No la pilló a contrapié, al contrario.

—No lo sé. Dígame para qué la busca.

—Para que me hable de una amiga suya, Mercedes Expósito.

—¿Mercedes Expósito? —repitió el nombre en voz alta—. No me suena de nada.

—Era una amiga reciente, de estos últimos cuatro o cinco meses.

—Lo siento.

Sonaba sincera. No trataba de protegerla.

—Esa muchacha ha desaparecido, y su madre ha muerto esta mañana.

—¡Dios mío! —exclamó con inquietud.

—Creo que Patro sabe algo, dónde está su amiga o por qué ha muerto su madre.

—No puedo… creerlo. —Se apoyó con ambas manos en el mostrador.

Había sido atractiva. Todavía conservaba aquella pátina de sobriedad y elegancia.
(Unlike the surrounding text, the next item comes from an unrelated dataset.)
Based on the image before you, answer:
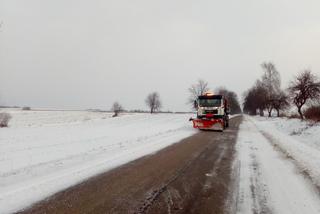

Ideal para despachar en una mercería. Calidad para vender calidad. Las circunstancias la habían golpeado a conciencia, y eso se hacía más relevante frente a la adversidad, porque de pronto los ojos perdieron intensidad y fijeza.

—¿Sabe mucho de la vida de Patro?

—Lo suficiente.

—¿Tiene novio?

—Novio, novio… —Hizo un gesto vacuo—. Salía con el hijo de los Sanglà, Lluís. Lo que sí puedo decirle es que él estaba loco por ella. Más que ella por él.

—¿Salía?

—Sí.

—¿Dónde está Lluís?

—¿Dónde quiere que esté? En la guerra, o prisionero, o quién sabe si no habrá muerto, aunque Dios me libre de decirle eso a Patro.

—¿Sabe las señas de los Sanglà?

—No está lejos, a cinco manzanas de aquí, pasada la Diagonal, en València con Sicília. En el número 412. Una vez la acompañé y por eso lo recuerdo. Aunque somos bastante amigas no pertenecemos a la misma generación, así que no me hace lo que se dice confidencias. Bastante tengo yo con lo mío.

—Entiendo.

No pareció muy convencida de que así fuera.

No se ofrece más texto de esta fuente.